Rep. Esquivel was unable to force the school his grandson attends, a public charter school, into flying flags and reciting the Pledge. The school’s director wanted students to have a thoughtful understanding about the meaning of the Pledge rather than just an empty recitation of words. Flaccid in his attempt, Rep. Esquivel is now using his position in the Oregon House to force his grandson’s school to comply with his agenda.
This bill cannot accomplish what its proponents hope for; patriotism cannot be forced. If patriotism is the goal, a weekly recitation keeps a presence in the classroom without being overbearing. Repeating an action daily can sometimes have an impact contrary to its intention. Just as reading a poem every day would not make every student a lover of poetry, reciting the Pledge every day will not make them patriots.

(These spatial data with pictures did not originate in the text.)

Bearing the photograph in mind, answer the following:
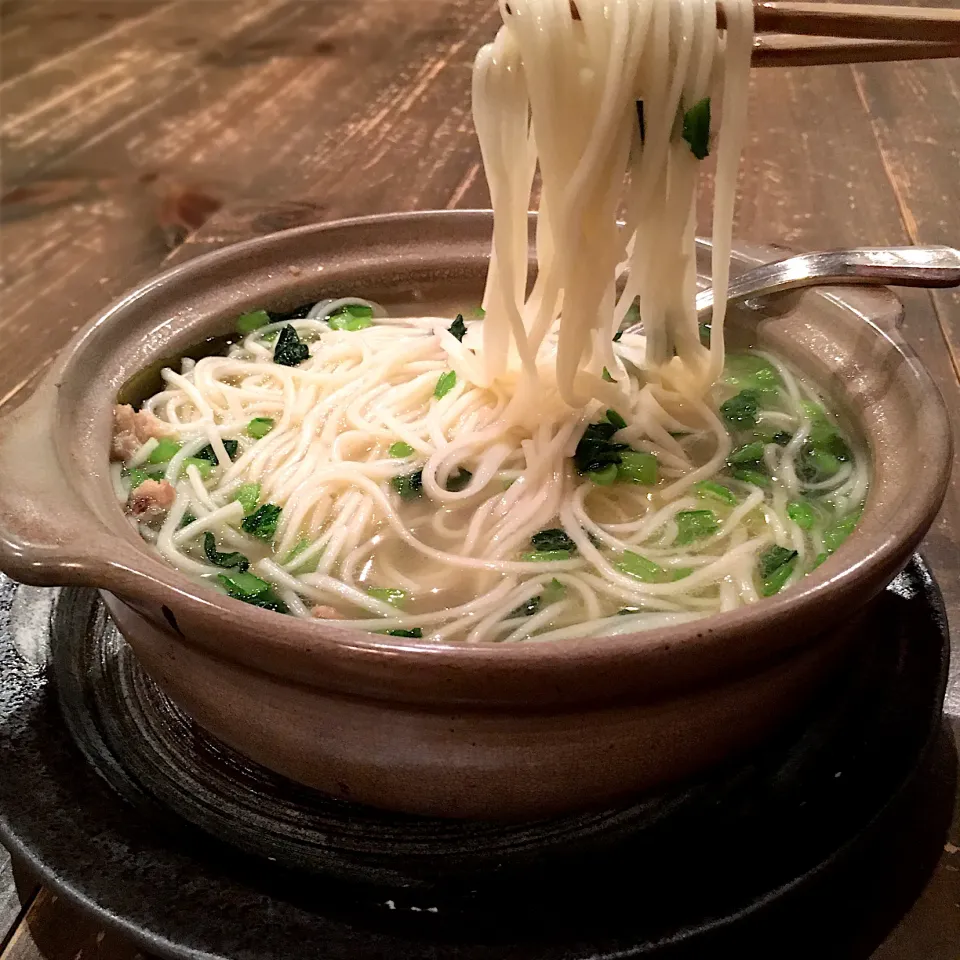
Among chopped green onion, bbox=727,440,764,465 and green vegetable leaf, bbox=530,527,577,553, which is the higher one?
green vegetable leaf, bbox=530,527,577,553

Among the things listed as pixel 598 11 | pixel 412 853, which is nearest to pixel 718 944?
pixel 412 853

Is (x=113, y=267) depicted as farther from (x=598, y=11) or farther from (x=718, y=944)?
(x=718, y=944)

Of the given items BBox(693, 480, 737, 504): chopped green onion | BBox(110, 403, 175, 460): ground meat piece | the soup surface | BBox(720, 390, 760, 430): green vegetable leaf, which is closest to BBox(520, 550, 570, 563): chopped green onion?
the soup surface

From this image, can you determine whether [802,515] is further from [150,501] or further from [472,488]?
[150,501]

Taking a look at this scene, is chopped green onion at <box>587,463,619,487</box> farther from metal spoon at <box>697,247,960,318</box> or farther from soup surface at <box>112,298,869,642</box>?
metal spoon at <box>697,247,960,318</box>

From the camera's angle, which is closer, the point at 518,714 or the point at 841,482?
the point at 518,714

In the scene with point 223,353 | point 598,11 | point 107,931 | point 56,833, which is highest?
point 598,11

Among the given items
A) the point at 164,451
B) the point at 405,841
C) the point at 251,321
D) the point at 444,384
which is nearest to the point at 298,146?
the point at 251,321
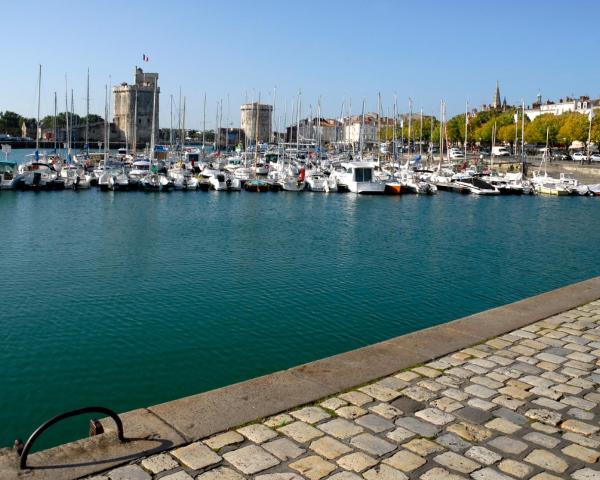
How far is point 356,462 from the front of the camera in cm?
599

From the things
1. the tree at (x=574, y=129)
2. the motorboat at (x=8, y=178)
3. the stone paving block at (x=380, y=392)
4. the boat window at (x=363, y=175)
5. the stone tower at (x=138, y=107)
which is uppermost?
the stone tower at (x=138, y=107)

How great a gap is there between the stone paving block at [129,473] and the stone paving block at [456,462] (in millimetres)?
2615

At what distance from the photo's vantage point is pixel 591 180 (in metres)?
63.7

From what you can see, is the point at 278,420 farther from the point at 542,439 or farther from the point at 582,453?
the point at 582,453

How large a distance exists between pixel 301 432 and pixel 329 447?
1.27 feet

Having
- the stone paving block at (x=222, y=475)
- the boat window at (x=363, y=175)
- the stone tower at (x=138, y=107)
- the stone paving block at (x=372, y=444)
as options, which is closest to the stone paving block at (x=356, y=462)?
the stone paving block at (x=372, y=444)

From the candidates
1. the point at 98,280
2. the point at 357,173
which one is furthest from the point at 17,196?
the point at 98,280

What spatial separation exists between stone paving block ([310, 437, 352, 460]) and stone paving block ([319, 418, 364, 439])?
0.14 m

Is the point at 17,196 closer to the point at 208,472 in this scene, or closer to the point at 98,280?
the point at 98,280

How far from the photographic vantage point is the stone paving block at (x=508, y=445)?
633cm

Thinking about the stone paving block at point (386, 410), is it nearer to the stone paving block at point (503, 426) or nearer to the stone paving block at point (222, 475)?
the stone paving block at point (503, 426)

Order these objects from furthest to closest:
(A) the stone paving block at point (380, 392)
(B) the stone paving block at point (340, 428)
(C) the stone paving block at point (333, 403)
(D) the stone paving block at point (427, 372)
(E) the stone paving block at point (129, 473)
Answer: (D) the stone paving block at point (427, 372), (A) the stone paving block at point (380, 392), (C) the stone paving block at point (333, 403), (B) the stone paving block at point (340, 428), (E) the stone paving block at point (129, 473)

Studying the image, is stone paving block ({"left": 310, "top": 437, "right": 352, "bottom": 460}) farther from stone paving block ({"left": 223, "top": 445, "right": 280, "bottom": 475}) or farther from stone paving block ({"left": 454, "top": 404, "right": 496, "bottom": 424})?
stone paving block ({"left": 454, "top": 404, "right": 496, "bottom": 424})

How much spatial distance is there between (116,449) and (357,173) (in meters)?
47.1
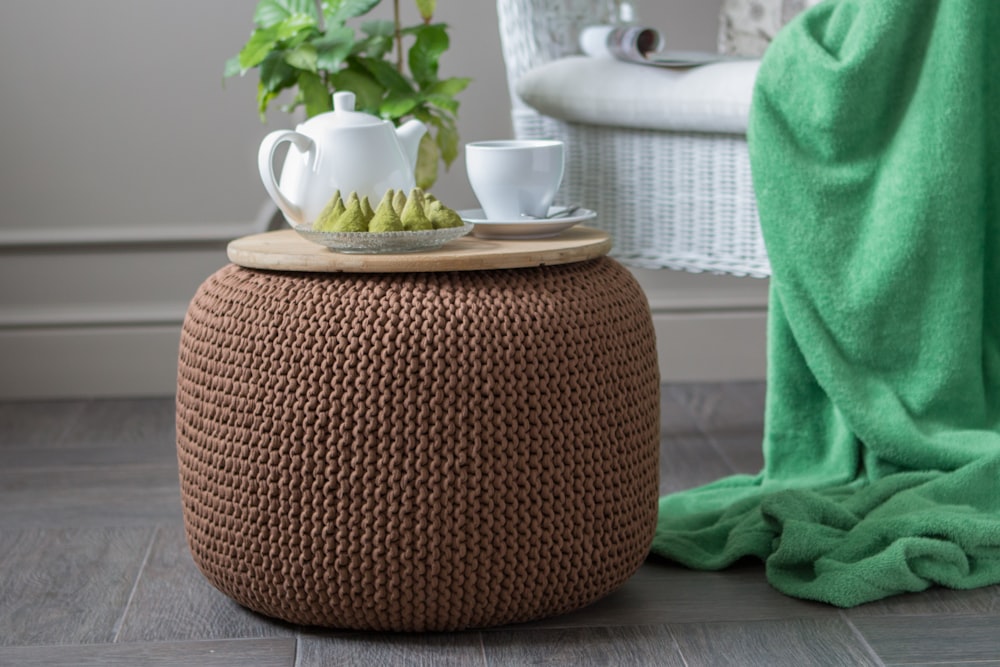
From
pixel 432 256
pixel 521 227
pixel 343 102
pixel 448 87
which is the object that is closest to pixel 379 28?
pixel 448 87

Where the Pledge of Allegiance, the National Anthem, and the flag makes its most influential impact on kids is at sporting events. There, community members can rise up, remove their hats, and stand shoulder-to-shoulder with students and role-model their own patriotism. Patriotism builds upon the sportsmanship of athletic events, nurturing a heartfelt passion that no empty recitation can replace.
The unanimous support in committee was a result of Oregon House members fearing to appear unpatriotic. The courageous vote would be a vote against Rep. Esquivel’s bill of jingoism under the guise of patriotism.